Pourtant, il suffit de consulter les statuts de la société, créée en avril 2013, pour constater que la communauté des communes des Pays de Trie fait partie des 48 "associés fondateurs" ayant versés 2000 euros chacun, pour un total de 84 000 euros.
La CCPT actionnaire d'Agrogaz ?
Dans un tableau, récapitulant l’ "Etat des souscriptions et des versements" , le nom de communauté de communes et de son président Jean-Claude Duzer apparaissent. Sur cette ligne, signée, sont mentionnés l’apport versé et le nombre d’actions obtenus, soit 200. Avec une particularité, la mention "non déposé" a été inscrite à la main au dessus de la somme de 2000 euros.Michel Dubosc le reconnait : "la CCPT faisait bien partie au départ des associés d’Agrogaz" mais souligne qu’en effet "elle n’a jamais versé sa participation" et ne peut donc pas être considéré comme tel.
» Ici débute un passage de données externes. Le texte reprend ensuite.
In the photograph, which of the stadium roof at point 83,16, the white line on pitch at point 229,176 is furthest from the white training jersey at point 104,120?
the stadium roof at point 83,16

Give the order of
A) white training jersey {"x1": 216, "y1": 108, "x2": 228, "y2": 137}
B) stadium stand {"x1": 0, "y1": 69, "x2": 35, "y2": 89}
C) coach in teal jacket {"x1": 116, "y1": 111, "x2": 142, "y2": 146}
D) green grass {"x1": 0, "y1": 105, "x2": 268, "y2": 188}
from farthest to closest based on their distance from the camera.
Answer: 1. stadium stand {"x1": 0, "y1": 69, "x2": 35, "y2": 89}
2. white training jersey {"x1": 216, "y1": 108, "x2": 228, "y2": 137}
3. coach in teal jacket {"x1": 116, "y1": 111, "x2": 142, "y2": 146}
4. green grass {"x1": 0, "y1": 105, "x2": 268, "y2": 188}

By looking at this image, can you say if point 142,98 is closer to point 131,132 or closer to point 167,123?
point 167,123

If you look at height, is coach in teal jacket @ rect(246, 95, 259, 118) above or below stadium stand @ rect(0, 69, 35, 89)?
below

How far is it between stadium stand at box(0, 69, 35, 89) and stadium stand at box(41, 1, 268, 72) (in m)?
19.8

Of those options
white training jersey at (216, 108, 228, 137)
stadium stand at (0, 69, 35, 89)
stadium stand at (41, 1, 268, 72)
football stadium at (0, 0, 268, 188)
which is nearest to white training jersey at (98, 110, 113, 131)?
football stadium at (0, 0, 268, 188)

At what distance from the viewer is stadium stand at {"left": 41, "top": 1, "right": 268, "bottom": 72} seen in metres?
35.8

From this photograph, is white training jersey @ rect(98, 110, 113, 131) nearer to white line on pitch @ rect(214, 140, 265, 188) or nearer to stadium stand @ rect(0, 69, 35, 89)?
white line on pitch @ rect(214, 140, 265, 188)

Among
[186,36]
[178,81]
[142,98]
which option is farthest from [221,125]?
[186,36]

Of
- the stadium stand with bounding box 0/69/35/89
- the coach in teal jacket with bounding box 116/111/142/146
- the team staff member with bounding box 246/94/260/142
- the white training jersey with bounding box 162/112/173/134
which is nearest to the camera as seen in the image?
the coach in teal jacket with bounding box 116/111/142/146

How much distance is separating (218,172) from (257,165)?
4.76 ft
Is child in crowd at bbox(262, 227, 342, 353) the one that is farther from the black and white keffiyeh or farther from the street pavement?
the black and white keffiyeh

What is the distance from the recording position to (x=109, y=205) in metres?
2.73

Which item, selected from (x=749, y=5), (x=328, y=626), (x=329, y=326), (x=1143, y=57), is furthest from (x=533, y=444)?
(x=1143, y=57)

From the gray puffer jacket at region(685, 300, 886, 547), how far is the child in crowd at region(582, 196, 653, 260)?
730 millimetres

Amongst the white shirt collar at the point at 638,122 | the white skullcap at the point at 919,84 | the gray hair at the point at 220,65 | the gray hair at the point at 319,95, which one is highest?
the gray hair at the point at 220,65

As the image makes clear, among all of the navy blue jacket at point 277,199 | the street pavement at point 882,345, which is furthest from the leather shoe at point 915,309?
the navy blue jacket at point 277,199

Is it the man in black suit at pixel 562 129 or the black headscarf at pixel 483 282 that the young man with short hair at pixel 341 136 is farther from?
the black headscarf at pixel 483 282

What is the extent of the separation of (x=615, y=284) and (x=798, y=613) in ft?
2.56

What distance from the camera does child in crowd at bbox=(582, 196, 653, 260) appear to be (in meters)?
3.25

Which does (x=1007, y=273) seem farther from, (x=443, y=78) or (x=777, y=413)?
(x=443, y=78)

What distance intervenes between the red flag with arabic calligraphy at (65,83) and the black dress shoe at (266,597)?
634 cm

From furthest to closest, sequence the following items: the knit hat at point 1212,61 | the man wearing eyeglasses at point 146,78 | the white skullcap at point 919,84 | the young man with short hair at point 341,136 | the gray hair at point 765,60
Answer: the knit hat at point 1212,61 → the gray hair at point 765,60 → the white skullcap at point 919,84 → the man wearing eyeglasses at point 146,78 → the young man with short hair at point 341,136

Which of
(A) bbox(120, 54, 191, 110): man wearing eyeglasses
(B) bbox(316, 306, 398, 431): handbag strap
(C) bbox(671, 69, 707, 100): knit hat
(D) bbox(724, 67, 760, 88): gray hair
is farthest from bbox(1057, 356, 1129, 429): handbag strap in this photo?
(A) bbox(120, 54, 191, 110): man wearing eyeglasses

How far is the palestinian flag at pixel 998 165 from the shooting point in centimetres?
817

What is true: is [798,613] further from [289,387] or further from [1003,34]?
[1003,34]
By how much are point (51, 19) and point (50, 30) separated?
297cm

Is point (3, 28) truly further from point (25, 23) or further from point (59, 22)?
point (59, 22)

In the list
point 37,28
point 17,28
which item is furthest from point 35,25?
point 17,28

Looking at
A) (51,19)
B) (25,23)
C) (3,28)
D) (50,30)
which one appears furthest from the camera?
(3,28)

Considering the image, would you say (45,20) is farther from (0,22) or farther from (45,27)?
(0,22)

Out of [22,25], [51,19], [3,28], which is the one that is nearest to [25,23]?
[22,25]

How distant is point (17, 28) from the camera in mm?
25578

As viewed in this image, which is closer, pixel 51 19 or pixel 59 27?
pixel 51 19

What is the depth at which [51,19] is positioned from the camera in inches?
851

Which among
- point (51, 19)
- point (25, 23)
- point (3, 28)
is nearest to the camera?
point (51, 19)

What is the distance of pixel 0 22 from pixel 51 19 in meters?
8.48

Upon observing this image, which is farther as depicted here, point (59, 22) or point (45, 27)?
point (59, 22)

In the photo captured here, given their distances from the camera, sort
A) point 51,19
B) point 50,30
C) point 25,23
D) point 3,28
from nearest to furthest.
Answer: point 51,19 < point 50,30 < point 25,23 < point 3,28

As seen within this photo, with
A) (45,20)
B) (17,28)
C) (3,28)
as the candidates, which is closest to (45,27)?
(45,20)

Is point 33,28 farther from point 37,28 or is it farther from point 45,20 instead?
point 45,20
Quant à savoir pourquoi la CCPT était partie prenante dans cette société, Michel Dubosc avance une explication : "En 2013, nous avions comme projet de réaliser un réseau de chaleur sur la zone d’activité cantonale. Il ne pouvait pas se faire sans le projet de méthanisation dont dépendrait le coût de la fourniture de KWH de chaleur. Inclure la communauté de communes dans l’actionnariat permettait à la collectivité d’avoir ainsi un droit de véto sur le prix de a chaleur. "
Ce qui n’empêche pas l’éleveur de canards de pester contre les mille et une embûches à l’encontre de cet aménagement. « Les opposants au méthaniseur n’ont pas réussi à empêcher le projet d’un point de vue environnemental désormais ils essaient la voie juridique ».
Et l’éleveur de canards de pester contre les mille et une embûches à l’encontre de cet aménagement. « Les opposants au méthaniseur n’ont pas réussi à empêcher le projet d’un point de vue environnemental désormais ils essaient la voie juridique ».
Le projet de l’usine de méthanisation à Frontrailles en quelques chiffres
5,2 millions d’euros de subventions accordées par le Fonds européen de développement régional pour ce projet. Un emprunt bancaire de 10 millions d’euros aurait été contracté par SAS Agrogaz. S’ajoute à cela un auto-financement qui oscillerait entre 200 000 et 1 million d’euros. Ce qui en ferait un projet à plus de 15 millions d’euros.Pour le moment, au vu des procédures judiciaires en cours, le financement du fonds européen de développement régional est suspendu.